**Task objective**
Retype each entry. Leave every word as it is.
++++ Input for this task
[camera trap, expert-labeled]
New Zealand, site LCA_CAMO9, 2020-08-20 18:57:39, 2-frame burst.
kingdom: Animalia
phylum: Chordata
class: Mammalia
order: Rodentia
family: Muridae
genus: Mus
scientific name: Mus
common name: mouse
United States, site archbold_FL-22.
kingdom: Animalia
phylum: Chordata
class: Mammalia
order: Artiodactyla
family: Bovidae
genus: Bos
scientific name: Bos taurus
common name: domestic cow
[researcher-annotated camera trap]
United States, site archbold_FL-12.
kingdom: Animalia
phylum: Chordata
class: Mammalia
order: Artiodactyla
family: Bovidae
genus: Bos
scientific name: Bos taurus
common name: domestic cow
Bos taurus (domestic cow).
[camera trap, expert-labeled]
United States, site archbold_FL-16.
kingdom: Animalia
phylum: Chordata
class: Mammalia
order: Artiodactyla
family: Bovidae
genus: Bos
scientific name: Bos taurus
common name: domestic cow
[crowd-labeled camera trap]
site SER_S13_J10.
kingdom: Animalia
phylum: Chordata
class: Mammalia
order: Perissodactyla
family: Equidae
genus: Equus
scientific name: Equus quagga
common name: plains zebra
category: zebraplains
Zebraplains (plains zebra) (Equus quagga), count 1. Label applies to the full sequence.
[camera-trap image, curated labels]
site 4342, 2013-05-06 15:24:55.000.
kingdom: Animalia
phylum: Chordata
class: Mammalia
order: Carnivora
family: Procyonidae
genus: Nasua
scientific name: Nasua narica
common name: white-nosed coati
++++++++
**Exercise output**
[camera trap, expert-labeled]
New Zealand, site LCA_CAMO9, 2020-08-20 18:57:39, 2-frame burst.
kingdom: Animalia
phylum: Chordata
class: Mammalia
order: Rodentia
family: Muridae
genus: Mus
scientific name: Mus
common name: mouse
United States, site archbold_FL-22.
kingdom: Animalia
phylum: Chordata
class: Mammalia
order: Artiodactyla
family: Bovidae
genus: Bos
scientific name: Bos taurus
common name: domestic cow
[researcher-annotated camera trap]
United States, site archbold_FL-12.
kingdom: Animalia
phylum: Chordata
class: Mammalia
order: Artiodactyla
family: Bovidae
genus: Bos
scientific name: Bos taurus
common name: domestic cow
Bos taurus (domestic cow).
[camera trap, expert-labeled]
United States, site archbold_FL-16.
kingdom: Animalia
phylum: Chordata
class: Mammalia
order: Artiodactyla
family: Bovidae
genus: Bos
scientific name: Bos taurus
common name: domestic cow
[crowd-labeled camera trap]
site SER_S13_J10.
kingdom: Animalia
phylum: Chordata
class: Mammalia
order: Perissodactyla
family: Equidae
genus: Equus
scientific name: Equus quagga
common name: plains zebra
category: zebraplains
Zebraplains (plains zebra) (Equus quagga), count 1. Label applies to the full sequence.
[camera-trap image, curated labels]
site 4342, 2013-05-06 15:24:55.000.
kingdom: Animalia
phylum: Chordata
class: Mammalia
order: Carnivora
family: Procyonidae
genus: Nasua
scientific name: Nasua narica
common name: white-nosed coati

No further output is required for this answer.